Still, Mr. Bank’s experience during this inflationary period has been a bit different from Mr. Weston’s.

“We did manage not to take the blame,” Mr. Bank said.

In Canada, Mr. Bank believes Loblaw can negotiate harder with large multinational suppliers. He also said that Loblaw will be more vocal about its promotions and other ways for shoppers to save money. But he adds that retailers cannot absorb all of the cost increases they receive.

“Of course we need to pass it on,” he said. “Because we need to be there for customers, but we also need to be there for shareholders. And by the way, I don’t think that contradicts. I think we can do both.”

A few of Canada’s beleaguered grocery customers have already met Mr. Bank, though they may not have realized it.

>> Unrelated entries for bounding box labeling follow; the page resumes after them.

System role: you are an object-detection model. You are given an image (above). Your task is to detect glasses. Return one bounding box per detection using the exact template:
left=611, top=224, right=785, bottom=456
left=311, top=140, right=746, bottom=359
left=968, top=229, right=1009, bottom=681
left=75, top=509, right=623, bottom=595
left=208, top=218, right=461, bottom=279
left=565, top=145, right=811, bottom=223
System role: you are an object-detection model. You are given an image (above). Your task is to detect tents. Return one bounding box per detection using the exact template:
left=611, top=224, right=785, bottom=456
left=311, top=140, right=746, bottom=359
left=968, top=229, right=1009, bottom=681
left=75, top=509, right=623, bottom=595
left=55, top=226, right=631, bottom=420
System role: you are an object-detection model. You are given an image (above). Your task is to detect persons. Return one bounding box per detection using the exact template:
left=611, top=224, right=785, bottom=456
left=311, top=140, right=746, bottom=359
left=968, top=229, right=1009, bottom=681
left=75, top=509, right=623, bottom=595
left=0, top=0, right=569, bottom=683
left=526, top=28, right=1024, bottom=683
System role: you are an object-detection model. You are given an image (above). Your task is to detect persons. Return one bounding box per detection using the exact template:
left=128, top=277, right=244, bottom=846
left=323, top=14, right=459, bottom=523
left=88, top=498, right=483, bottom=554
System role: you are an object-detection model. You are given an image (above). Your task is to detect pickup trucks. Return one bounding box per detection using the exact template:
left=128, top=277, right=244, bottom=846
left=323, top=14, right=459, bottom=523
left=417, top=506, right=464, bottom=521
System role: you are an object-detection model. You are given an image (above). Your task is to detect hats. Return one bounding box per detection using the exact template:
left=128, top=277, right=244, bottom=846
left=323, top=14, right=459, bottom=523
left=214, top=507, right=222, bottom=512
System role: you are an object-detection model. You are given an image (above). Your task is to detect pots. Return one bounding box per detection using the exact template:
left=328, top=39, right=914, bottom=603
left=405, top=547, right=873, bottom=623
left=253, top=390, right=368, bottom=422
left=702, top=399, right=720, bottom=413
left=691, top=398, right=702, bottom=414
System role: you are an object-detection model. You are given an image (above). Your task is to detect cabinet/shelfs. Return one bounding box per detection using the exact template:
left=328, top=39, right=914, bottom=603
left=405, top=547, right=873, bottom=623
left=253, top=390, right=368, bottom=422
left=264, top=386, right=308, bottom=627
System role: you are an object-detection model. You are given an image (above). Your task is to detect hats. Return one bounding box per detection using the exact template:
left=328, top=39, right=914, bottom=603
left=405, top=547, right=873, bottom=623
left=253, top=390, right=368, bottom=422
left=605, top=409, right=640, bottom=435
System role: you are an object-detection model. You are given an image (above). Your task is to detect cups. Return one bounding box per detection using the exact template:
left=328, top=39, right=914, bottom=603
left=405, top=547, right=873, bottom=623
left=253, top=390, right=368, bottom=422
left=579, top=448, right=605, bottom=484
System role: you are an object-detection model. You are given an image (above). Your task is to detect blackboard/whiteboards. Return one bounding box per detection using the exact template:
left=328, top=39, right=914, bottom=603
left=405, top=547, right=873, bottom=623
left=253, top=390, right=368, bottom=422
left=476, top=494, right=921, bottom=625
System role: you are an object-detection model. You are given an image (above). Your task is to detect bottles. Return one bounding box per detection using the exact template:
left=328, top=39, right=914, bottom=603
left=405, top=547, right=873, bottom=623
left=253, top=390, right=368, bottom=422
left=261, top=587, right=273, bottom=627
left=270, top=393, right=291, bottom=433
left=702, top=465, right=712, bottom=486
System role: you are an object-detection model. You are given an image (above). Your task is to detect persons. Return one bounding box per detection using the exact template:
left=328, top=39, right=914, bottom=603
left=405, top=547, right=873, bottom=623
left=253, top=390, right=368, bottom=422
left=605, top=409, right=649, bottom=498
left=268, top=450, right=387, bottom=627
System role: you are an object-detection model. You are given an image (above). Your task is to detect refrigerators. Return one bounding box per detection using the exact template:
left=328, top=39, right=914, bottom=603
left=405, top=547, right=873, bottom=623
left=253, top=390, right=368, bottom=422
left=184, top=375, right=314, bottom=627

After arriving in Canada in August, the 56-year-old executive began approaching people in supermarket parking lots to do a little recon. “Hi, I’m Per,” he told them. “I’m new to Canada. Could you please advise me where to do my grocery shopping?”

Of dozens of such encounters, only one person recognized him as the incoming Loblaw CEO, he said. That is his preference. While he plans to be “accessible,” he will not be cultivating a high profile: “I’m not here to be famous, and be well known in Canada.”

Mr. Bank is enjoying living here, he said, though his family is far away: his two sons, aged 21 and 24, are in university in Denmark, and his wife, Heidi Bank, is a member of the Danish parliament.

Part of getting to know his new country and company involved a cross-Canada tour in September and October, visiting Loblaw-owned stores. During his travels, T&T Supermarket CEO Tina Lee challenged him to work on a fish counter. “Okay,” he replied. “Let me show you how to skin an eel.”

His choice of task was deliberate: In his younger days, while growing up near a Danish fjord, he recalled that he would catch eels. Skinning them can be tricky, he said: The eels often wrap around your arm while you try to wield the knife.

Compared with the challenge of running Canada’s largest retailer, and rebuilding customer trust, this was not the most slippery job he was taking on. But he only donned the apron, he said, because he’d already had plenty of experience.

“I’m a little bit competitive, so I wouldn’t have entered into something that I was not capable of doing.”